- _TASK LIST_
A – Translate this sentence from the film excerpt below into French: "A troubled aristocrat is obsessed with the memory of his dead wife, Evelyn."
B – From the film excerpt below, list every film title that is dated to the 1960s, with its year.
C – Answer these questions using the film excerpt below:
(i) In what year did Lenzi and Pastore marry?
(ii) Who directed "The Night Evelyn Came Out of the Grave"?
(iii) What genre of film was "Delitti" (1987)?

- _SELECTED EXCERPT_
___

Giovanna Lenzi had a role in Pastore’s first-ever film ‘Crisantemi per un branco di carogne’ (1968). The two often worked together over the years before and after their encounter with the Black Cat. They married in 1972 and remained hitched until his death fifteen years later. Lenzi had begun her screen career with a small role in the underrated Barbara Steele vehicle ‘An Angel for Satan/Un angelo per Satana’ (1966), which also starred Steffan. Minor assignments followed in early Giallo ‘A…Come Assassino/A…For Assassin’ (1966), Eurospys ‘Spy Pit/Da Berlino l’apocalisse/Le tigre sort sans sa mère’ (1967) and ‘Agente Sigma 3: Missione Goldwather’ (1967) before she snagged a more significant role in Giallo thriller ‘Deadly Inheritance/Omicidio Per Vocazione’ (1968). In the 1980s, she moved behind the typewriter and collaborated with Pastore on two projects, which she also directed, including the poorly-reviewed Giallo ‘Delitti’ (1987).

If judged on its own merits rather than compared to its far superior sources, this one just about gets a pass.

The Night Evelyn Came Out of the Grave/La notte che Evelyn uscì dalla tomba (1971)

‘I need a fistful of ash. That’s essential.’

A troubled aristocrat is obsessed with the memory of his dead wife, Evelyn. He picks up lookalike prostitutes and introduces them to his torture chamber. Then he meets a beautiful woman at a party and falls instantly in love. The couple marries, and he plans to renovate his crumbling ancestral home, but his obsession with Evelyn remains…

Good-looking Giallo directed by Emilio Miraglia and co-written by him, Massimo Felisatti and Fabio Pittorru. The title suggests a straight horror film, but, despite some early hints of the ghastly and supernatural, it’s not likely that anyone would consider it as such.

___

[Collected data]
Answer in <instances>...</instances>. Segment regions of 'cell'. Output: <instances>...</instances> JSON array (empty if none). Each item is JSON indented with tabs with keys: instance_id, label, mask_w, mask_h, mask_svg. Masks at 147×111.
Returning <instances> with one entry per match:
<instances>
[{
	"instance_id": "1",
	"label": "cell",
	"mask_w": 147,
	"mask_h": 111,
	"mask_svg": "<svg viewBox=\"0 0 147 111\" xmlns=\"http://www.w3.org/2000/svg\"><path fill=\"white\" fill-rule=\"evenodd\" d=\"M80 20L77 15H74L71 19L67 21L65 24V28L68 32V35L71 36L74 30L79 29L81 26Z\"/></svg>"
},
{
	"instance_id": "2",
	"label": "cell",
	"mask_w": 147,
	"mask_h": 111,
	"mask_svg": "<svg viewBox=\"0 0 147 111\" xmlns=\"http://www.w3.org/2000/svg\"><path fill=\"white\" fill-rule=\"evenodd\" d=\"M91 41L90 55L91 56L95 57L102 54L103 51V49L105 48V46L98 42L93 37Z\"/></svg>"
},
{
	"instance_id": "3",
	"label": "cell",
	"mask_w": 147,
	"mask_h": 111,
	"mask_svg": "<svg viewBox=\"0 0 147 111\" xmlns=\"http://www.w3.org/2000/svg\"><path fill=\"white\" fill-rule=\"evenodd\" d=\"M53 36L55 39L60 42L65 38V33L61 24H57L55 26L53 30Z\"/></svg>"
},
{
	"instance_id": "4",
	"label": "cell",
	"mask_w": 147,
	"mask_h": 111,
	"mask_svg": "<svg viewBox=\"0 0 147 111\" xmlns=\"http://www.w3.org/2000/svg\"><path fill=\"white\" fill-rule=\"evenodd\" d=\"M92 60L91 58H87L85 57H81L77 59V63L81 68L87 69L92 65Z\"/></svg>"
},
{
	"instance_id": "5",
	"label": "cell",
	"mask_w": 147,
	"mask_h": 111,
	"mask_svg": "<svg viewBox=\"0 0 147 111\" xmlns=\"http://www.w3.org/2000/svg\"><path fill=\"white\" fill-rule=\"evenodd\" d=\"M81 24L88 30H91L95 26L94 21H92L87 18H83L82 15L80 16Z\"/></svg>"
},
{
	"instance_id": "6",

___

- _RESULTS OF THE EXERCISE_
A – Un aristocrate tourmenté est obsédé par le souvenir de sa défunte épouse, Evelyn.

B –
- Crisantemi per un branco di carogne (1968)
- An Angel for Satan/Un angelo per Satana (1966)
- A…Come Assassino/A…For Assassin (1966)
- Spy Pit/Da Berlino l'apocalisse/Le tigre sort sans sa mère (1967)
- Agente Sigma 3: Missione Goldwather (1967)
- Deadly Inheritance/Omicidio Per Vocazione (1968)

C –
(i) 1972
(ii) Emilio Miraglia
(iii) Giallo